It’s ten years ago this month that the Marxist economist Michael Kidron died. Kidron’s work today is woefully and unfairly neglected, but his concerns – around the fusion of state and capital, and environmental destruction especially – now look far ahead of their time.
It was in the course of writing an appreciation of Kidron that I was ended up rereading Chris Harman’s Explaining the Crisis, and noticed a glaring theoretical flaw I’d failed to spot in the past (pp.24 et seq.). Harman, in seeking to defend an orthodox interpretation of Marx’s Capital with the falling rate of profit as the principle theory of crisis, attacks those making use of simultaneous equations solutions to the transformation problem. (It’s around about here that things are going to get obscure – apologies.) In particular, he – correctly – indicates that input prices for commodities used in production will vary from output prices, but then claims that the use of simultaneous equations solutions to the price system enforce an equation between the two. His preferred “solution” to the transformation problem involves taking a set of input prices for the production process, and then allowing them to be transformed (through the production process) into a different set of prices. The prices change because of the application of labour to the input commodities; the new output necessarily reflects a different labour content. Simultaneous equations solutions, Harman claims, collapse this dynamic process of production.

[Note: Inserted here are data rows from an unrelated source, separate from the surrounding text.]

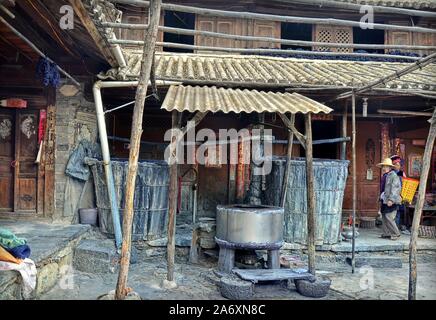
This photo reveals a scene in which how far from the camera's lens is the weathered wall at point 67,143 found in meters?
7.59

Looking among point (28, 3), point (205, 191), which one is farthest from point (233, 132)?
point (28, 3)

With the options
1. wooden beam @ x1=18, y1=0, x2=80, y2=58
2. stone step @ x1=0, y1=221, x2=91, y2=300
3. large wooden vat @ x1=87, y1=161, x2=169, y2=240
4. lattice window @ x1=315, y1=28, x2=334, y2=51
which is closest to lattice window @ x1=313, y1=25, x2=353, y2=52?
lattice window @ x1=315, y1=28, x2=334, y2=51

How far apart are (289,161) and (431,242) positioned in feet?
13.5

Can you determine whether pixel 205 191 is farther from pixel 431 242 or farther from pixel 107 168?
pixel 431 242

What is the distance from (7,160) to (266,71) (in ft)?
20.3

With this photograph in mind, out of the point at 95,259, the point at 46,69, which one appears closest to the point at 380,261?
the point at 95,259

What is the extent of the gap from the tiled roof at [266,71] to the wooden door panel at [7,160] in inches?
97.1

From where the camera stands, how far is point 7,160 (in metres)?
7.83

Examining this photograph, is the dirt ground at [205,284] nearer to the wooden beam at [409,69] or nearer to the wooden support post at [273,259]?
the wooden support post at [273,259]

But this won’t do. As Ajit Sinha notes of Andrew Kilman’s Reclaiming Capital, in his devastating review, it involves a fundamental misunderstanding of the procedure of simultaneous equations. The problem is that once the outputs have been produced by the economy, they then re-enter a further round of production, forming another new set of input prices. This process is continuous under capitalism: the system does not just produce (say) one year’s worth of output, and then stop. In other words, we can’t just calculate one round of production – we have to keep running the system forward until we arrive at a stable set of prices for the economy, so that every year’s worth of output forms the following year’s input, and so on.
This is precisely what the simultaneous equations method attempts to do: they attempt to show how the system, on the basis of Marx’s assumptions about the labour theory of value, produces a stable set of prices for all commodities produced. All Harman has done here is to (in effect) follow the first step in finding a solution to simultaneous equation solution, and then declare that the entire system is thereby solved. It isn’t.
So Harman got the working substantially wrong – echoing, it would seem, the same error made by Marx. His defence, in Explaining the Crisis, of the falling rate of profit, collapses as a result of it. But he got the *intuition* correct. It is absolutely true that capitalism is a dynamic system because it depends on the production of commodities, not just “by commodities” (in Sraffa’s phrase) but over time by labour. Simultaneous equations solutions to the price system assume away too much, collapsing that dynamic production process into a problem of the exchange of produced commodities only. To grasp that dynamic, however, requires to specify it properly – the “commonsense” solution provided by Harman, and its scholastic elaboration by Kliman, is not adequate to the task. The approach of Duncan Foley (1982), specifying formally the dynamic systems of prices and values, looks much more promising – and has been used fruitfully in recent work by Paulo dos Santos and Giorgos Galanis, for instance. As far as I can tell, Harman never referred to it, which is a great shame: his basically correct insight might not have lead, then, to a basically incorrect theory.